**Job item**
Transcribe the text of every row below verbatim, keeping only the captions and leaving out the pictures.

**Record set**
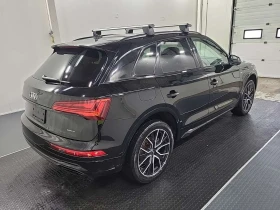 Audi Q5 PROGRESSIV| 360 КАМЕРИ| ДИСТРОНИК| ПАНОРАМА| ПАМЕТ, снимка 3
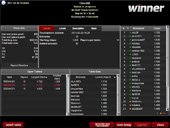 Winner Poker  Tournament Info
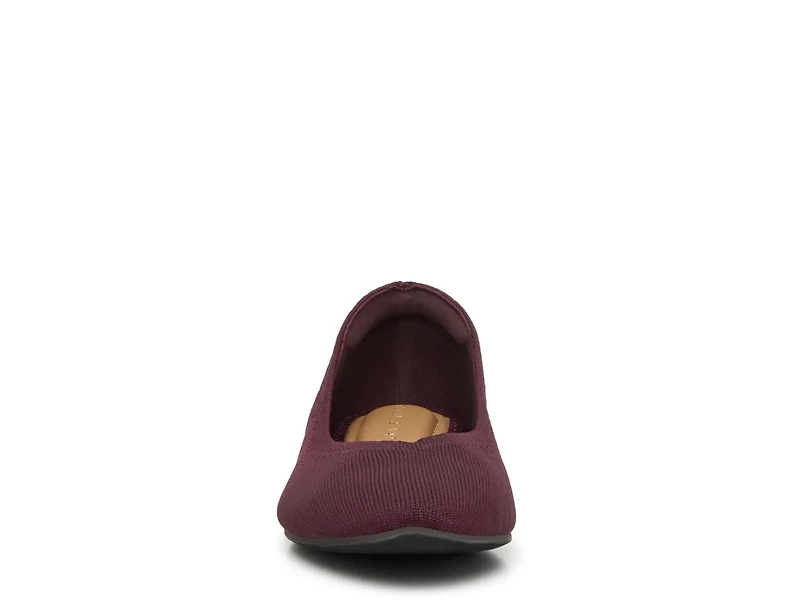 Maurene Ballet Flat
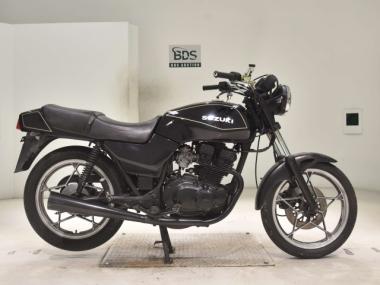 Suzuki GSX250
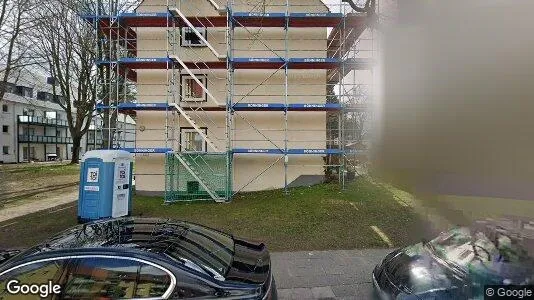 Apartments for rent in Lubeck - Photo from Google Street View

**The answer**
 Audi Q5 PROGRESSIV| 360 КАМЕРИ| ДИСТРОНИК| ПАНОРАМА| ПАМЕТ, снимка 3
 Winner Poker  Tournament Info
 Maurene Ballet Flat
 Suzuki GSX250
 Apartments for rent in Lubeck - Photo from Google Street View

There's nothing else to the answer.